* **The task**:
Nothing may be dropped or altered: reproduce all the data.

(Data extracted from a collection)
________________________
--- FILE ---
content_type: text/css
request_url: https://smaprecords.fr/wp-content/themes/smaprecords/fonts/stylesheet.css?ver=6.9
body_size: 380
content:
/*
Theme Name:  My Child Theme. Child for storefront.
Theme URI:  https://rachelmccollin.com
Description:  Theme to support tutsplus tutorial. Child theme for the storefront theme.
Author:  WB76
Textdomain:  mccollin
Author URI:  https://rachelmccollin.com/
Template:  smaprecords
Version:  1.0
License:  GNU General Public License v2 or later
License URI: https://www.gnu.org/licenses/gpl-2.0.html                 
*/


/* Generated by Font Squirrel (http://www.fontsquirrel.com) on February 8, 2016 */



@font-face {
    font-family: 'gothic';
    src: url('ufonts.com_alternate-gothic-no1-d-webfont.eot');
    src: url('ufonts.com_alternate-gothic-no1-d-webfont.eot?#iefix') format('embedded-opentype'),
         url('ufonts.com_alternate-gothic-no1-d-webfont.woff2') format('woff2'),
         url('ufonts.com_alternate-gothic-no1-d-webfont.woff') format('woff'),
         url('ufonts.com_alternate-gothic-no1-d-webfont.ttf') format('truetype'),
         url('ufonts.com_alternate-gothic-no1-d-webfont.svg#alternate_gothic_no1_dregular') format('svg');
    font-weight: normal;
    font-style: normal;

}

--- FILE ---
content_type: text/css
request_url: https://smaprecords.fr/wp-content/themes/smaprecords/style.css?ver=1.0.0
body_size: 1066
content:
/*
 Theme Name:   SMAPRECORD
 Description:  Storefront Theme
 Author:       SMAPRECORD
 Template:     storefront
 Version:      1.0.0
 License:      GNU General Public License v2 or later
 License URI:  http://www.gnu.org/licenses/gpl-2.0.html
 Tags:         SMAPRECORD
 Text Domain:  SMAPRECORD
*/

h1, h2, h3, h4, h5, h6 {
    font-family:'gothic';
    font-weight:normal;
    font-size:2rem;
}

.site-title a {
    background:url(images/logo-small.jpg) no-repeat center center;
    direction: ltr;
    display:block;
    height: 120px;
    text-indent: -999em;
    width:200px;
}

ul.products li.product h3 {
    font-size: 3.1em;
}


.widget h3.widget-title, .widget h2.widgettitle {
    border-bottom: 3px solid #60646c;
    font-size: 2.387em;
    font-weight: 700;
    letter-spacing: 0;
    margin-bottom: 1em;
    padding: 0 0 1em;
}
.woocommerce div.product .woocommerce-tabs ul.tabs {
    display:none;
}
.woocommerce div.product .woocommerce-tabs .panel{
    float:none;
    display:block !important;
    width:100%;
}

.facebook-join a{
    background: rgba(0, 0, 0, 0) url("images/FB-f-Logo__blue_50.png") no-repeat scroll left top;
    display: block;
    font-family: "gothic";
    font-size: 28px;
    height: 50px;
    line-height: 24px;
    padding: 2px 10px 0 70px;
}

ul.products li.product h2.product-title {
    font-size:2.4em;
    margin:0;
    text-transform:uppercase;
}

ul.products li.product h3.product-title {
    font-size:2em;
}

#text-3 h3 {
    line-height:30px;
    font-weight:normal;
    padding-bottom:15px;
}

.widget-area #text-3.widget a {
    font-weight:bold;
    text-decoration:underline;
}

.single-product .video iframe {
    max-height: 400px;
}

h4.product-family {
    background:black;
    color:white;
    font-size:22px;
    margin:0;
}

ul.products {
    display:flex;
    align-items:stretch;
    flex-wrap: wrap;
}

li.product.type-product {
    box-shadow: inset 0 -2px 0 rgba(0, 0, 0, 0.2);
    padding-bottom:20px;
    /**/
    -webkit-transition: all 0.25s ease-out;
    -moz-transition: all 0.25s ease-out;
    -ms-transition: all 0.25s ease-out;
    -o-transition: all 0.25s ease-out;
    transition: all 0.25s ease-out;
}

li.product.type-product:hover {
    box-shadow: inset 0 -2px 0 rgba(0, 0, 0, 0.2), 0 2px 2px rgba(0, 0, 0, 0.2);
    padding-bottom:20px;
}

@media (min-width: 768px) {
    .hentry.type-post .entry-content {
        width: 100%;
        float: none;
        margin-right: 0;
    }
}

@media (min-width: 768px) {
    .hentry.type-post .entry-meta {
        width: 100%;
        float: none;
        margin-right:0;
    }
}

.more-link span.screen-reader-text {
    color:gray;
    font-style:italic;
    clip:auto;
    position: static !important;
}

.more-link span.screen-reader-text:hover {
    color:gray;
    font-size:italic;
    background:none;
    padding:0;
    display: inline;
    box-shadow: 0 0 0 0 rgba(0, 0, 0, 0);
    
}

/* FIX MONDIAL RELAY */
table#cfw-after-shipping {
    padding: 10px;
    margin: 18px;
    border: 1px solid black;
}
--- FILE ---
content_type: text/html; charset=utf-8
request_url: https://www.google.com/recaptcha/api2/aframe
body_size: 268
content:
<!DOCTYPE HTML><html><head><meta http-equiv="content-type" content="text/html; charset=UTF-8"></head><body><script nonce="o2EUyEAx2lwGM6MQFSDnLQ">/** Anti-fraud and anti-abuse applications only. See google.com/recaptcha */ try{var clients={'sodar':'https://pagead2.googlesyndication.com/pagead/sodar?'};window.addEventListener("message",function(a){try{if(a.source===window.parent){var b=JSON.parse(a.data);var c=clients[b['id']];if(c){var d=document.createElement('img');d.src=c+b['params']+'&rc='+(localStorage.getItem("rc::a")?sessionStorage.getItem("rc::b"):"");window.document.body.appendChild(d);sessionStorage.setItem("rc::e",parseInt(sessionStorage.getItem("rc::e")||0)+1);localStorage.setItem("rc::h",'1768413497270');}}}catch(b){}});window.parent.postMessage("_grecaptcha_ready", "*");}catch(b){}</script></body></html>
________________________
* **Output for this exercise**:
--- FILE ---
content_type: text/css
request_url: https://smaprecords.fr/wp-content/themes/smaprecords/fonts/stylesheet.css?ver=6.9
body_size: 380
content:
/*
Theme Name:  My Child Theme. Child for storefront.
Theme URI:  https://rachelmccollin.com
Description:  Theme to support tutsplus tutorial. Child theme for the storefront theme.
Author:  WB76
Textdomain:  mccollin
Author URI:  https://rachelmccollin.com/
Template:  smaprecords
Version:  1.0
License:  GNU General Public License v2 or later
License URI: https://www.gnu.org/licenses/gpl-2.0.html                 
*/


/* Generated by Font Squirrel (http://www.fontsquirrel.com) on February 8, 2016 */



@font-face {
    font-family: 'gothic';
    src: url('ufonts.com_alternate-gothic-no1-d-webfont.eot');
    src: url('ufonts.com_alternate-gothic-no1-d-webfont.eot?#iefix') format('embedded-opentype'),
         url('ufonts.com_alternate-gothic-no1-d-webfont.woff2') format('woff2'),
         url('ufonts.com_alternate-gothic-no1-d-webfont.woff') format('woff'),
         url('ufonts.com_alternate-gothic-no1-d-webfont.ttf') format('truetype'),
         url('ufonts.com_alternate-gothic-no1-d-webfont.svg#alternate_gothic_no1_dregular') format('svg');
    font-weight: normal;
    font-style: normal;

}

--- FILE ---
content_type: text/css
request_url: https://smaprecords.fr/wp-content/themes/smaprecords/style.css?ver=1.0.0
body_size: 1066
content:
/*
 Theme Name:   SMAPRECORD
 Description:  Storefront Theme
 Author:       SMAPRECORD
 Template:     storefront
 Version:      1.0.0
 License:      GNU General Public License v2 or later
 License URI:  http://www.gnu.org/licenses/gpl-2.0.html
 Tags:         SMAPRECORD
 Text Domain:  SMAPRECORD
*/

h1, h2, h3, h4, h5, h6 {
    font-family:'gothic';
    font-weight:normal;
    font-size:2rem;
}

.site-title a {
    background:url(images/logo-small.jpg) no-repeat center center;
    direction: ltr;
    display:block;
    height: 120px;
    text-indent: -999em;
    width:200px;
}

ul.products li.product h3 {
    font-size: 3.1em;
}


.widget h3.widget-title, .widget h2.widgettitle {
    border-bottom: 3px solid #60646c;
    font-size: 2.387em;
    font-weight: 700;
    letter-spacing: 0;
    margin-bottom: 1em;
    padding: 0 0 1em;
}
.woocommerce div.product .woocommerce-tabs ul.tabs {
    display:none;
}
.woocommerce div.product .woocommerce-tabs .panel{
    float:none;
    display:block !important;
    width:100%;
}

.facebook-join a{
    background: rgba(0, 0, 0, 0) url("images/FB-f-Logo__blue_50.png") no-repeat scroll left top;
    display: block;
    font-family: "gothic";
    font-size: 28px;
    height: 50px;
    line-height: 24px;
    padding: 2px 10px 0 70px;
}

ul.products li.product h2.product-title {
    font-size:2.4em;
    margin:0;
    text-transform:uppercase;
}

ul.products li.product h3.product-title {
    font-size:2em;
}

#text-3 h3 {
    line-height:30px;
    font-weight:normal;
    padding-bottom:15px;
}

.widget-area #text-3.widget a {
    font-weight:bold;
    text-decoration:underline;
}

.single-product .video iframe {
    max-height: 400px;
}

h4.product-family {
    background:black;
    color:white;
    font-size:22px;
    margin:0;
}

ul.products {
    display:flex;
    align-items:stretch;
    flex-wrap: wrap;
}

li.product.type-product {
    box-shadow: inset 0 -2px 0 rgba(0, 0, 0, 0.2);
    padding-bottom:20px;
    /**/
    -webkit-transition: all 0.25s ease-out;
    -moz-transition: all 0.25s ease-out;
    -ms-transition: all 0.25s ease-out;
    -o-transition: all 0.25s ease-out;
    transition: all 0.25s ease-out;
}

li.product.type-product:hover {
    box-shadow: inset 0 -2px 0 rgba(0, 0, 0, 0.2), 0 2px 2px rgba(0, 0, 0, 0.2);
    padding-bottom:20px;
}

@media (min-width: 768px) {
    .hentry.type-post .entry-content {
        width: 100%;
        float: none;
        margin-right: 0;
    }
}

@media (min-width: 768px) {
    .hentry.type-post .entry-meta {
        width: 100%;
        float: none;
        margin-right:0;
    }
}

.more-link span.screen-reader-text {
    color:gray;
    font-style:italic;
    clip:auto;
    position: static !important;
}

.more-link span.screen-reader-text:hover {
    color:gray;
    font-size:italic;
    background:none;
    padding:0;
    display: inline;
    box-shadow: 0 0 0 0 rgba(0, 0, 0, 0);
    
}

/* FIX MONDIAL RELAY */
table#cfw-after-shipping {
    padding: 10px;
    margin: 18px;
    border: 1px solid black;
}
--- FILE ---
content_type: text/html; charset=utf-8
request_url: https://www.google.com/recaptcha/api2/aframe
body_size: 268
content:
<!DOCTYPE HTML><html><head><meta http-equiv="content-type" content="text/html; charset=UTF-8"></head><body><script nonce="o2EUyEAx2lwGM6MQFSDnLQ">/** Anti-fraud and anti-abuse applications only. See google.com/recaptcha */ try{var clients={'sodar':'https://pagead2.googlesyndication.com/pagead/sodar?'};window.addEventListener("message",function(a){try{if(a.source===window.parent){var b=JSON.parse(a.data);var c=clients[b['id']];if(c){var d=document.createElement('img');d.src=c+b['params']+'&rc='+(localStorage.getItem("rc::a")?sessionStorage.getItem("rc::b"):"");window.document.body.appendChild(d);sessionStorage.setItem("rc::e",parseInt(sessionStorage.getItem("rc::e")||0)+1);localStorage.setItem("rc::h",'1768413497270');}}}catch(b){}});window.parent.postMessage("_grecaptcha_ready", "*");}catch(b){}</script></body></html>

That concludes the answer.